How AI fits into pota — the skills the package ships to help you build with AI assistance, and an honest account of how AI was used on the documentation and the project itself.
pota ships two skills inside the npm package, under
node_modules/pota/.claude/skills/. AI coding tools that follow the
skill convention discover them automatically once pota is a dependency
— there is nothing to install or configure. Both are consumer-facing: they help you build with
pota and contain nothing about developing pota itself.
pota — write idiomatic pota. The day-to-day conventions for
writing pota: JSX rules (on:click vs onClick, class not
className, reader-function children), the signal API
(read / write / update), the built-in components, the store
layer, and use/* plugins. Reach for it when writing or reviewing
components, fixing a pota bug, or creating examples.breaking-changes — migrate across versions.

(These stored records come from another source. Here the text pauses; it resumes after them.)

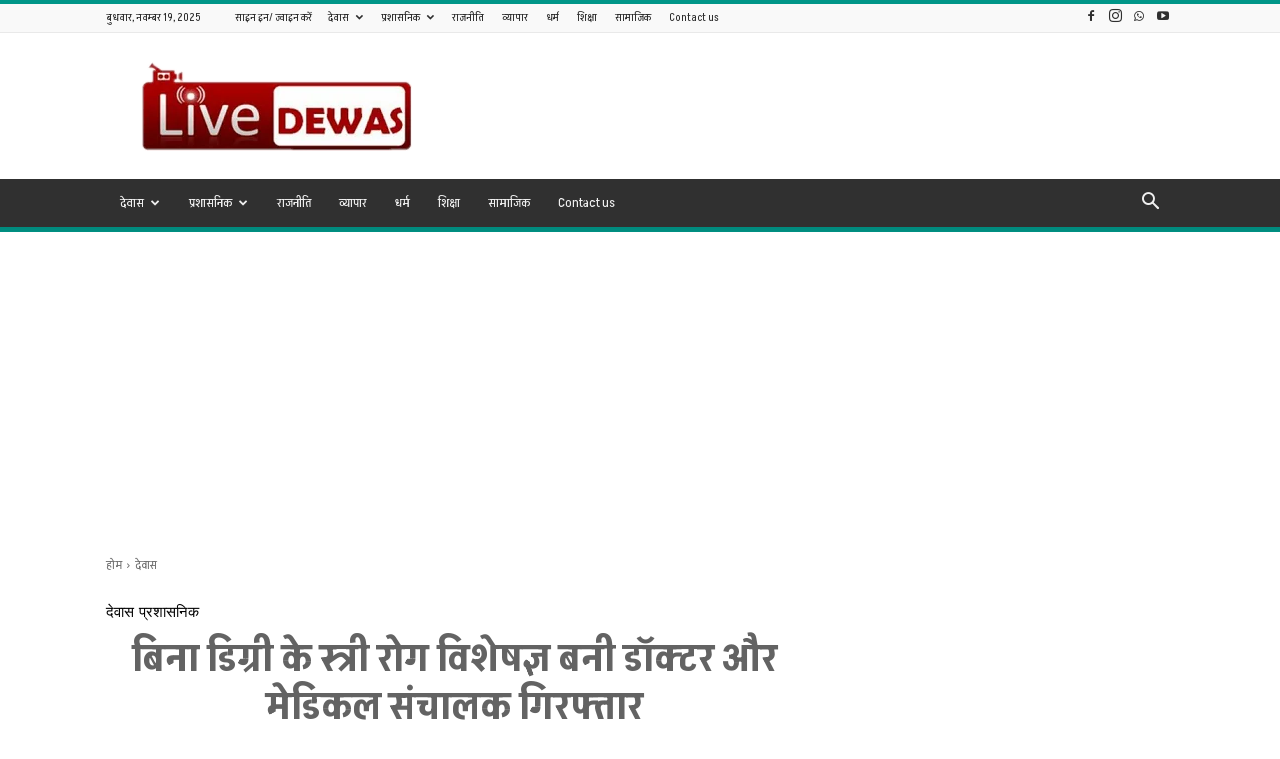

--- FILE ---
content_type: text/html; charset=UTF-8
request_url: https://dewaslive.com/wp-admin/admin-ajax.php?td_theme_name=Newspaper&v=12.7.3
body_size: -208
content:
{"4440":4}

--- FILE ---
content_type: text/html; charset=utf-8
request_url: https://www.google.com/recaptcha/api2/aframe
body_size: 267
content:
<!DOCTYPE HTML><html><head><meta http-equiv="content-type" content="text/html; charset=UTF-8"></head><body><script nonce="Inj8rDKSwD5sL09EaD-34w">/** Anti-fraud and anti-abuse applications only. See google.com/recaptcha */ try{var clients={'sodar':'https://pagead2.googlesyndication.com/pagead/sodar?'};window.addEventListener("message",function(a){try{if(a.source===window.parent){var b=JSON.parse(a.data);var c=clients[b['id']];if(c){var d=document.createElement('img');d.src=c+b['params']+'&rc='+(localStorage.getItem("rc::a")?sessionStorage.getItem("rc::b"):"");window.document.body.appendChild(d);sessionStorage.setItem("rc::e",parseInt(sessionStorage.getItem("rc::e")||0)+1);localStorage.setItem("rc::h",'1763571614705');}}}catch(b){}});window.parent.postMessage("_grecaptcha_ready", "*");}catch(b){}</script></body></html>

--- FILE ---
content_type: application/javascript; charset=utf-8
request_url: https://fundingchoicesmessages.google.com/f/AGSKWxX-dfo7ERFki7eGAHprduNdYdmfctdk0X2LKn2CCcOxfjNTqDIj12caQRFbj-oS7b4QunGUHukbe7gYYbeYSo_dE7fAXoU2n4MKo3IrXPfYM-HNIFSxPl8cCg68DwmHaxA6kItlpXQTflIKhSSbTxSbMM5hL51zkDhbohZJ_hX8KVO7tDcR_-rg3vAb/_/ad728t./static.ads./bvadtgs./adst.php/localcom-ad-
body_size: -1294
content:
window['d3f21d98-0c25-4154-abfd-255309aa917d'] = true;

A catalogue of
pota's breaking changes with before/after migrations: the signal
tuple removal, use:* behaviour plugins becoming use:ref
factories, removed and renamed exports, the pota/web →
pota/components rename, and more. Reach for it when bumping the
pota dependency or fixing an app that calls an API pota changed.Each migration is tagged with the version it shipped in, so a tool can apply only the changes between the version you are on and the one you are moving to. When a skill is unclear or a case is missing, the installed pota source is the ground truth.
These docs were written by a human, then rewritten, expanded, and reviewed with AI. Some examples are the original author's; others were generated, adapted, and verified during that pass. Every page is checked against the pota source — the source is the ground truth, and where the docs and the code disagree, the code wins. If you spot a mismatch, please open an issue.
pota was written by a human, from scratch — the reactive core, the renderer, the Babel preset, and the components are hand-built, with the lineage to Solid and dom-expressions described on the thanks page. More recently, AI has been used to iterate on and improve parts of it: tightening internals, expanding tests, and this documentation. The design and the decisions remain the author's.